AI Integration Guide

EdgarTools is designed from the ground up to work seamlessly with AI agents and Large Language Models (LLMs). This guide covers all AI-native features and best practices for integrating EdgarTools with your AI applications.

Overview
Interactive Documentation (.docs Property)
AI-Optimized Text Output (.text() Methods)
AI Skills System
Model Context Protocol (MCP) Server
Helper Functions
Best Practices
Token Optimization

Overview

EdgarTools provides three levels of AI integration:

Interactive Documentation: Rich, searchable docs via .docs property
Token-Efficient Text Export: AI-optimized context via .text() methods
Specialized Skills: Curated workflows for AI agents via Skills system
MCP Integration: Native support for Claude Desktop and MCP clients

All AI features are optional dependencies:

# Install with AI features
pip install "edgartools[ai]"

# Core EdgarTools works without AI dependencies
pip install edgartools

Interactive Documentation (.docs Property)

Every major EdgarTools object includes comprehensive API documentation accessible via the .docs property.

Basic Usage

from edgar import Company

company = Company("AAPL")

# Display rich documentation in terminal
company.docs

This displays beautifully formatted documentation with:

Complete API reference (methods, parameters, return types)
Usage examples
Best practices
Related concepts

Searching Documentation

Use BM25 semantic search to find relevant information instantly:

# Search for specific functionality
results = company.docs.search("get financials")

# Search returns ranked results
for result in results:
    print(result)

Available Documentation

Documentation is available on these objects:

Object	Documentation Size	Coverage
`Company`	~1,070 lines	Complete class reference
`EntityFiling`	~557 lines	Filing access methods
`EntityFilings`	~671 lines	Collection operations
`XBRL`	~587 lines	XBRL parsing and statements
`Statement`	~567 lines	Financial statement operations

Total: 3,450+ lines of comprehensive API documentation

Documentation Structure

Each documentation file includes:

# Class Overview
Brief description and purpose

## Key Concepts
Important concepts and terminology

## Basic Usage
Quick start examples

## Methods
### method_name(param1, param2)
Description, parameters, returns, examples

## Properties
### property_name
Description, return type, examples

## Advanced Usage
Complex scenarios and patterns

## Common Patterns
Frequently used workflows

## Examples
Real-world usage examples

AI-Optimized Text Output (.text() Methods)

The .text() method provides token-efficient context optimized for LLM consumption.

Basic Usage

from edgar import Company

company = Company("AAPL")

# Get AI-optimized context output
context = company.to_context()
print(context)

Note: The older company.text() method is deprecated.
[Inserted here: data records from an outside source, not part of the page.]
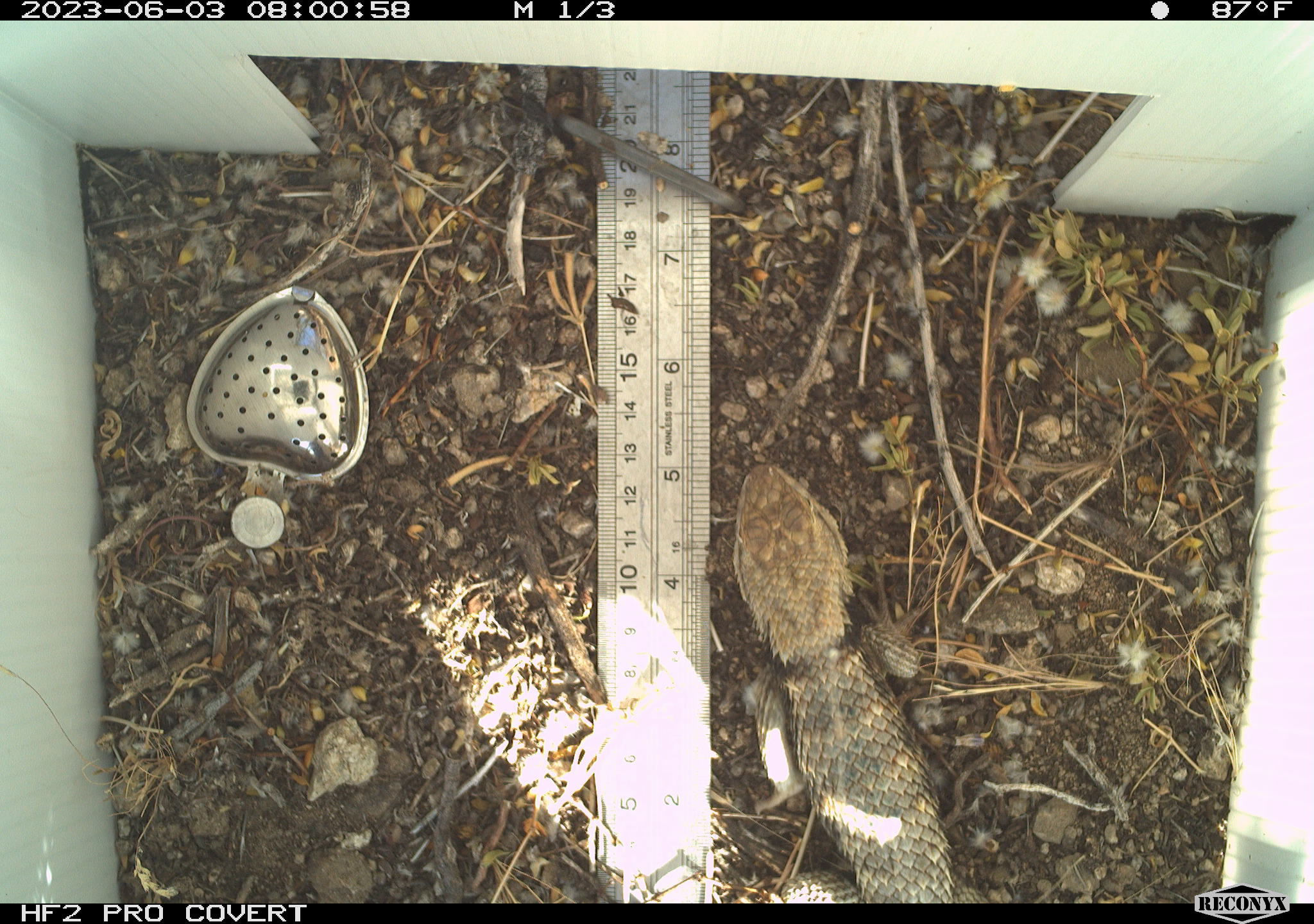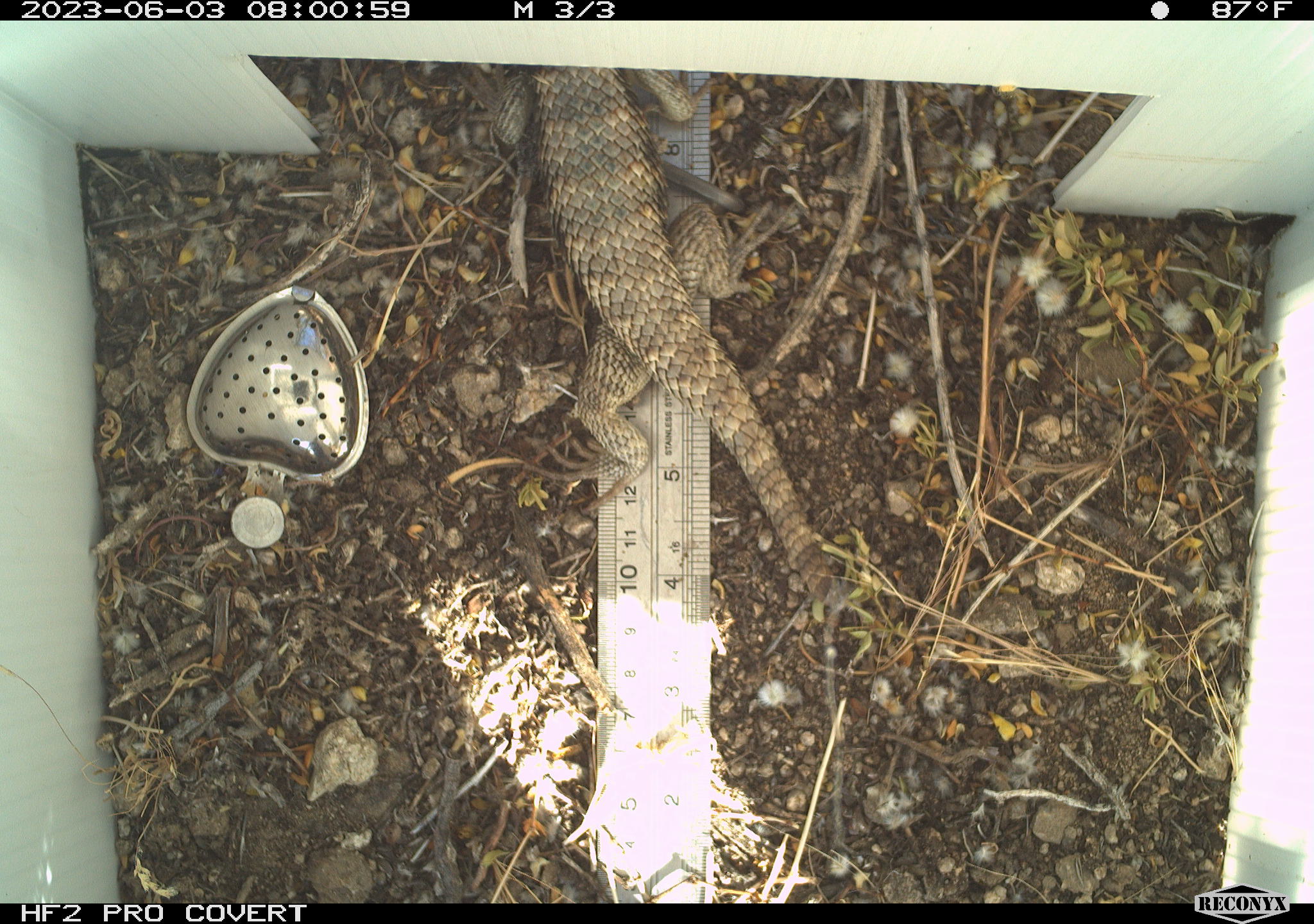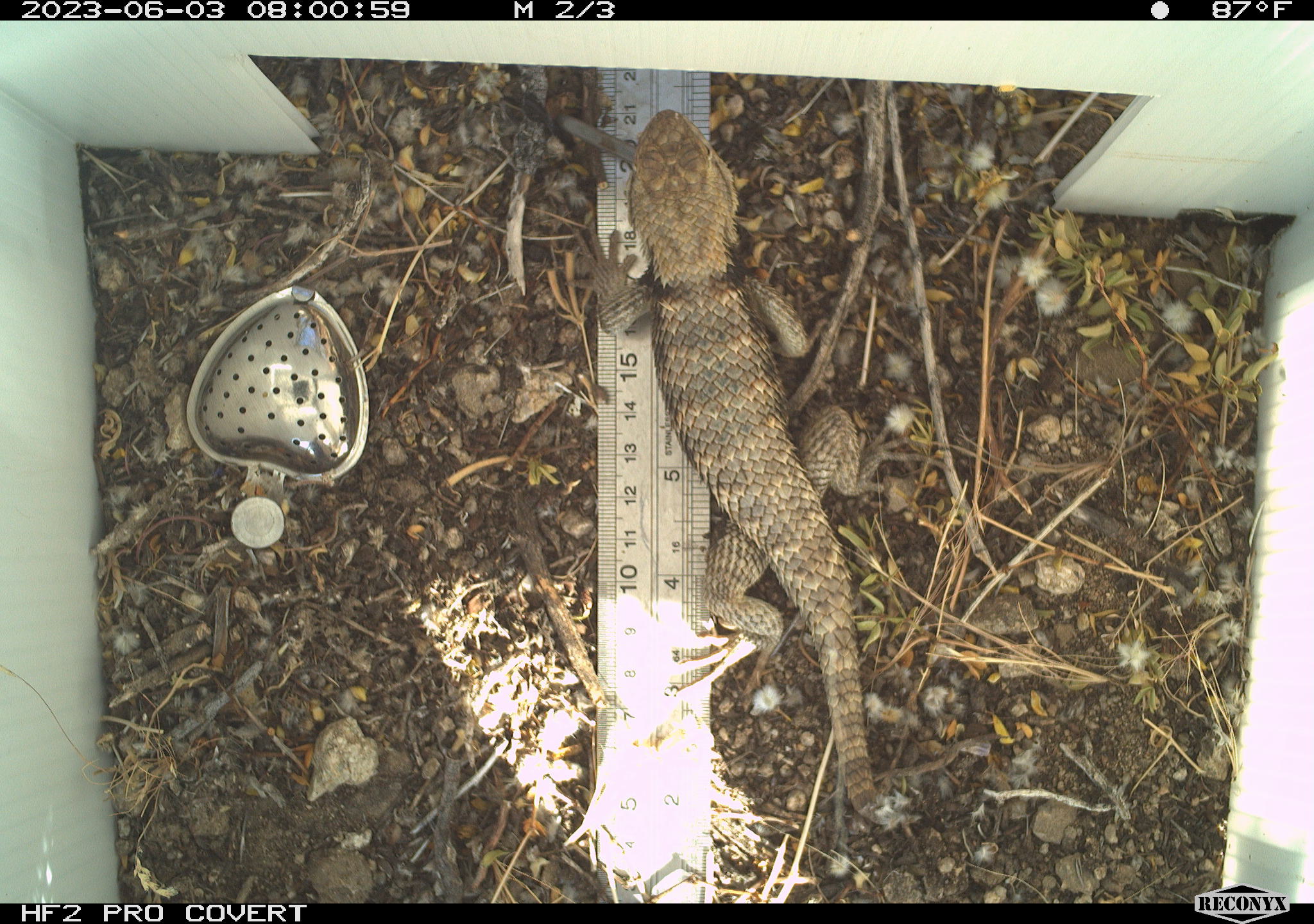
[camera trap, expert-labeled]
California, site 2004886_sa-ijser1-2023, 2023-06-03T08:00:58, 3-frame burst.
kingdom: Animalia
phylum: Chordata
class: Reptilia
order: Squamata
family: Phrynosomatidae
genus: Sceloporus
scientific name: Sceloporus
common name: spiny lizards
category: sceloporus species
Sceloporus species (spiny lizards) (Sceloporus).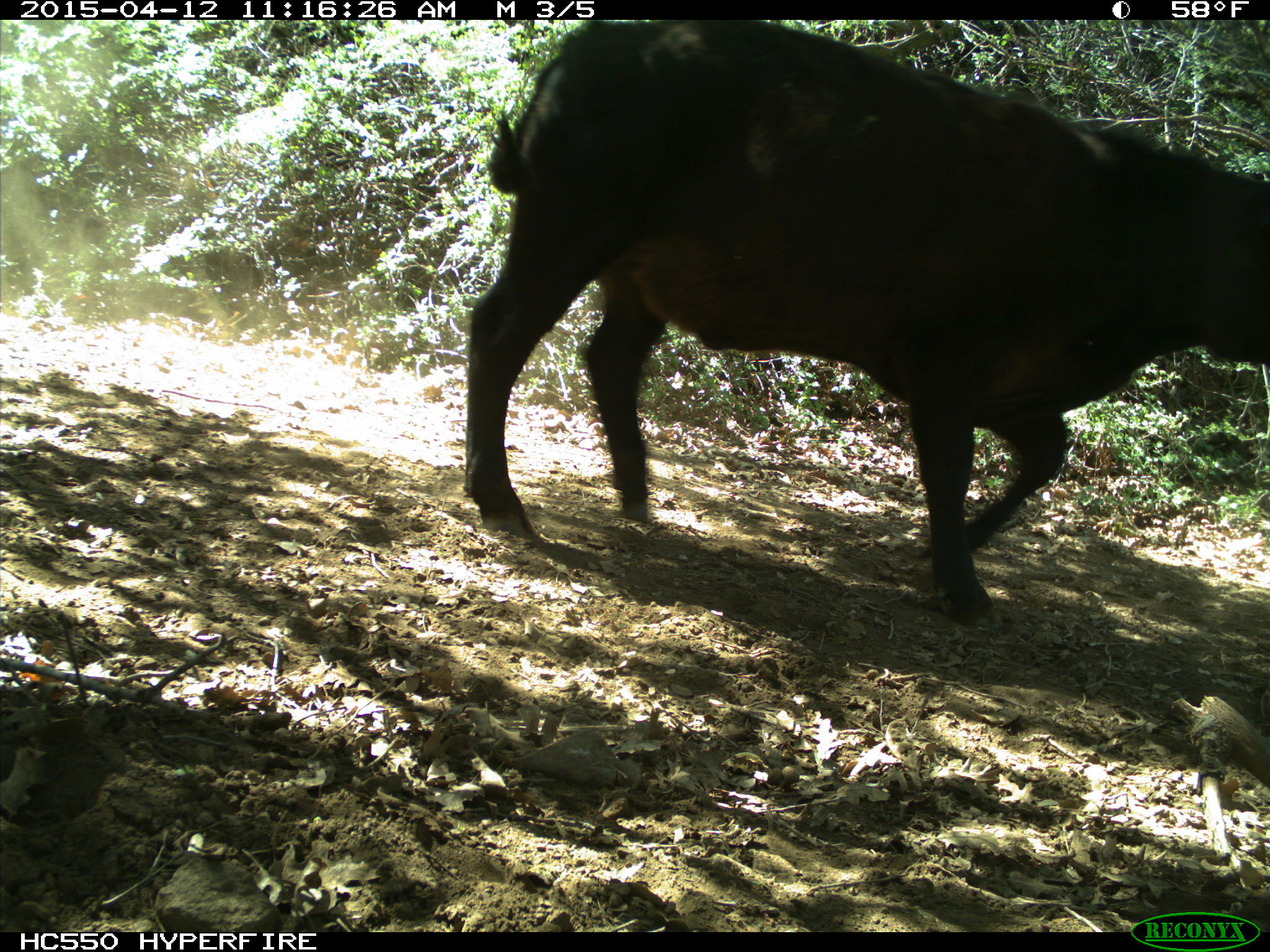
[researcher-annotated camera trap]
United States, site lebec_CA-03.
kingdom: Animalia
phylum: Chordata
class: Mammalia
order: Artiodactyla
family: Bovidae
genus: Bos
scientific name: Bos taurus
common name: domestic cow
Bos taurus (domestic cow).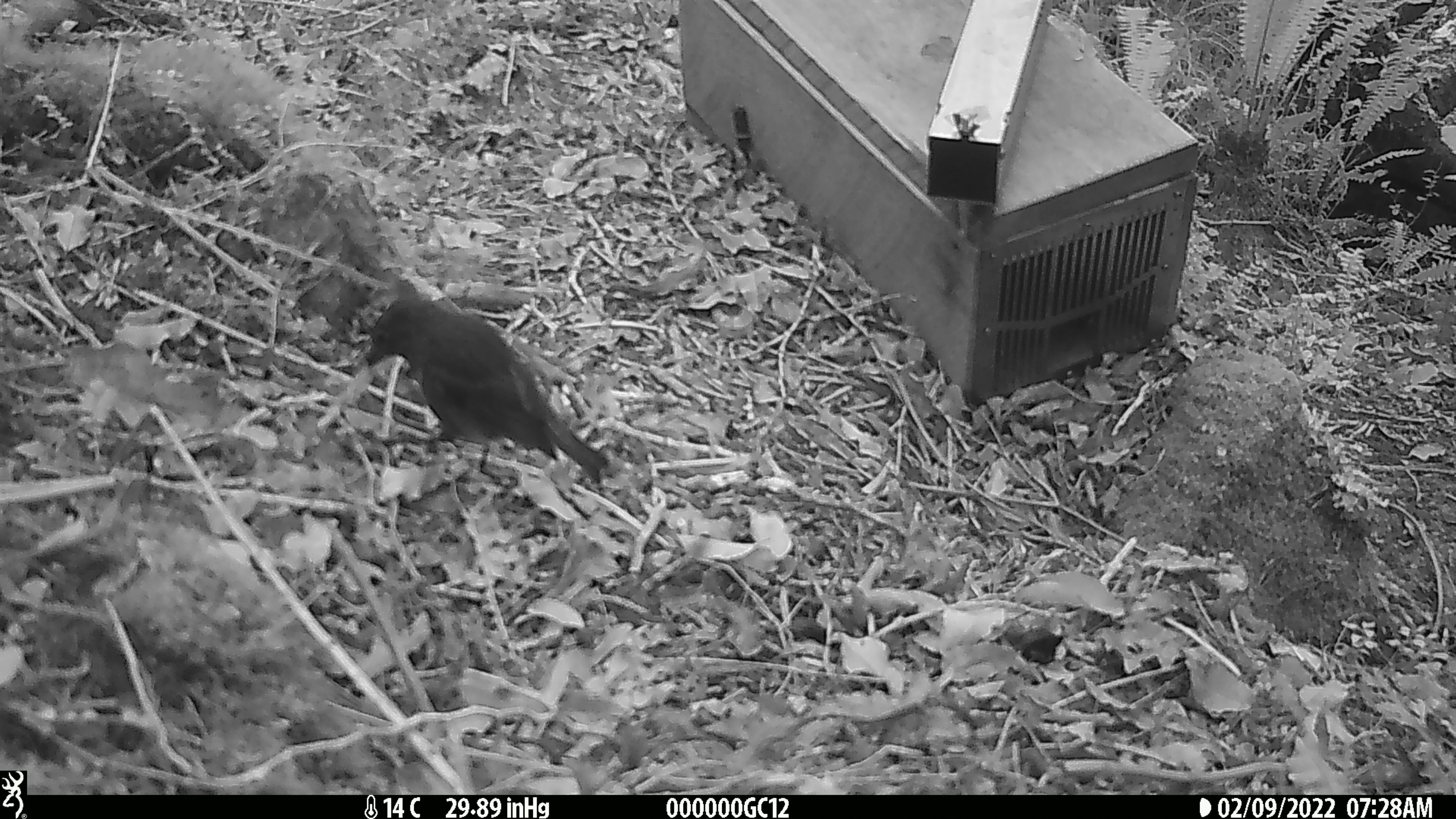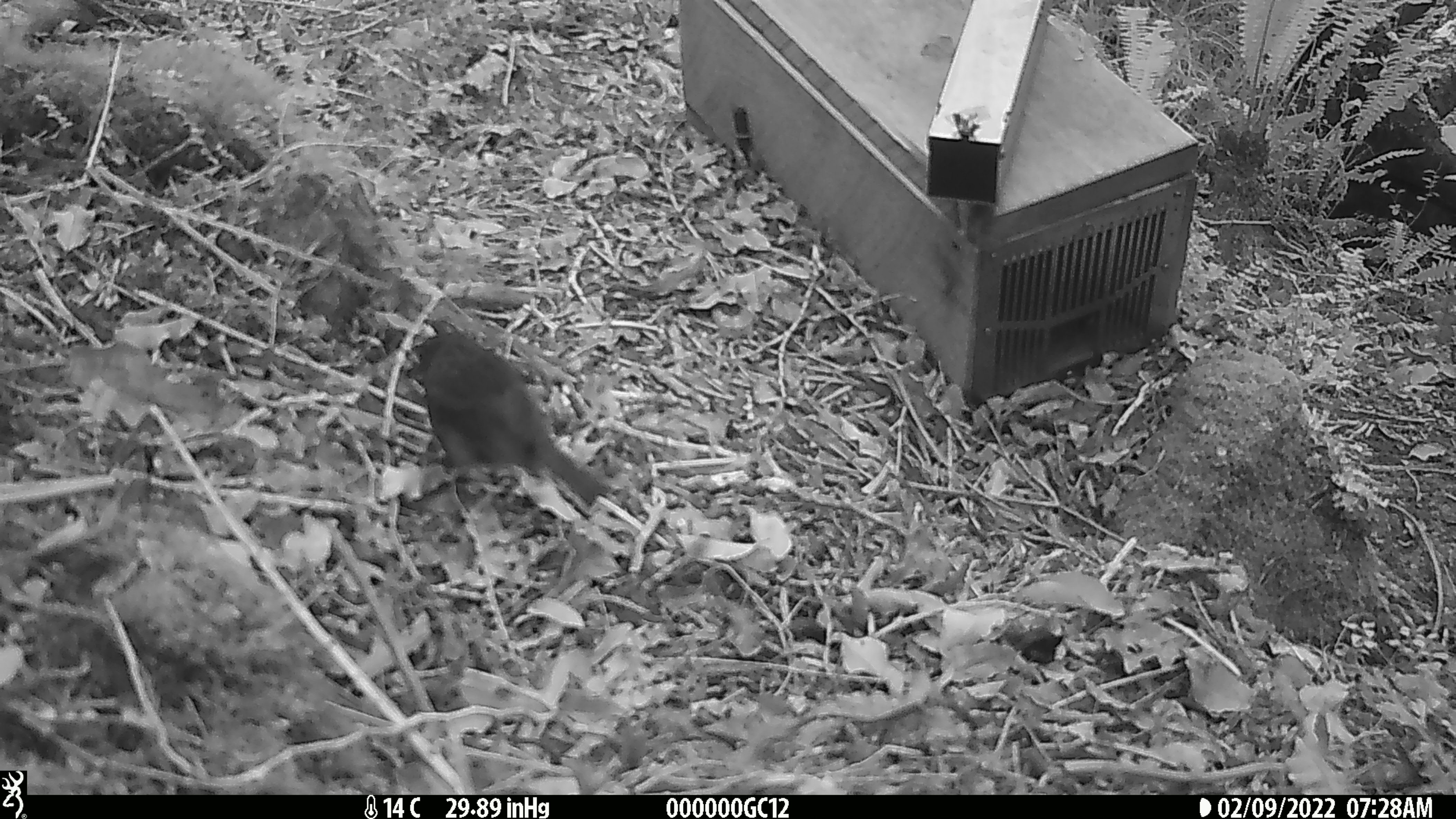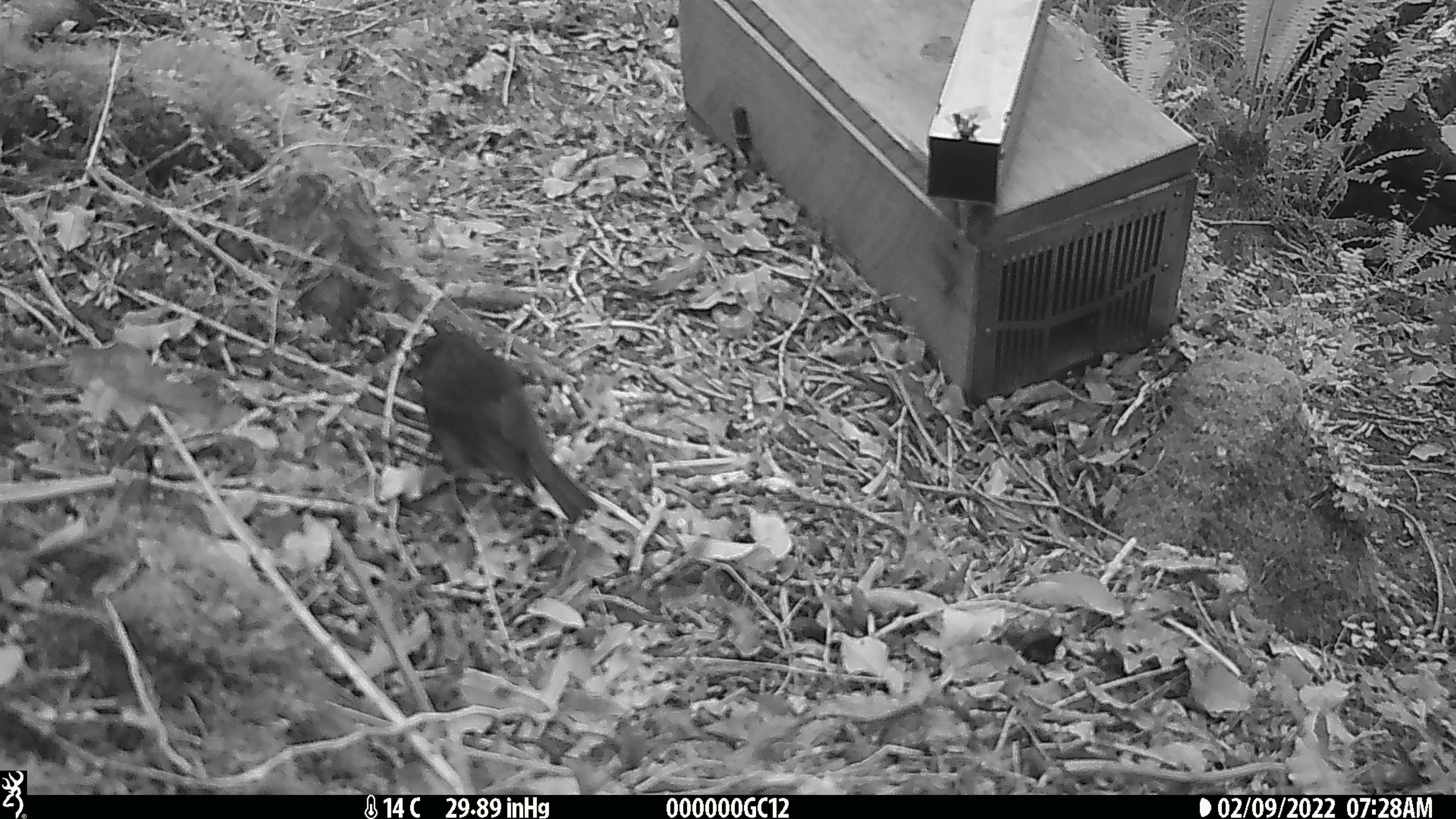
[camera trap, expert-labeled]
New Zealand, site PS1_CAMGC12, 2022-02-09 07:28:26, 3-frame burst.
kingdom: Animalia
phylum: Chordata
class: Aves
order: Passeriformes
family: Petroicidae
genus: Petroica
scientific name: Petroica australis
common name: new zealand robin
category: robin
Use company.to_context() for consistent naming across all EdgarTools classes.

Token Control

Control output size for LLM context windows:

from edgar import Company

company = Company("AAPL")

# Default output (~2000 tokens max)
context = company.to_context()

# Limit to specific token count
context = company.to_context(max_tokens=500)

# Smaller context for constrained windows
minimal_context = company.to_context(max_tokens=200)

Detail Levels

Most objects support progressive disclosure via the detail parameter:

from edgar import Company

company = Company("AAPL")

# Minimal - Just the essentials (~100-150 tokens)
minimal = company.to_context(detail='minimal')

# Standard - Adds industry, actions (~250-350 tokens) [default]
standard = company.to_context(detail='standard')

# Full - Adds addresses, contact info (~500+ tokens)
full = company.to_context(detail='full')

# Optional: Override with max_tokens limit
limited = company.to_context(detail='full', max_tokens=200)

Objects supporting detail parameter:

Company.to_context(detail='standard')
Filing.to_context(detail='standard')
Filings.to_context(detail='standard')
EntityFilings.to_context(detail='standard')

Objects using max_tokens only:

XBRL.to_context(max_tokens=2000)
Statement.text(max_tokens=...)

Output Format: Markdown-KV

EdgarTools uses markdown-kv format (research-backed as optimal for LLM comprehension):

## Company Information
name: Apple Inc.
ticker: AAPL
cik: 0000320193
sic: 3571 - Electronic Computers

## Recent Financials
revenue_fy2023: $383,285,000,000
net_income_fy2023: $96,995,000,000

Why markdown-kv?

Research shows it's most effective for LLM understanding
Combines human readability with machine parseability
Preserves hierarchical structure
Token-efficient compared to JSON or prose

Available Text Methods

# Company context (supports detail parameter)
company_text = company.to_context(detail='standard')

# Filing context (supports detail parameter)
filing = company.get_filings(form="10-K").latest()
filing_text = filing.to_context(detail='standard')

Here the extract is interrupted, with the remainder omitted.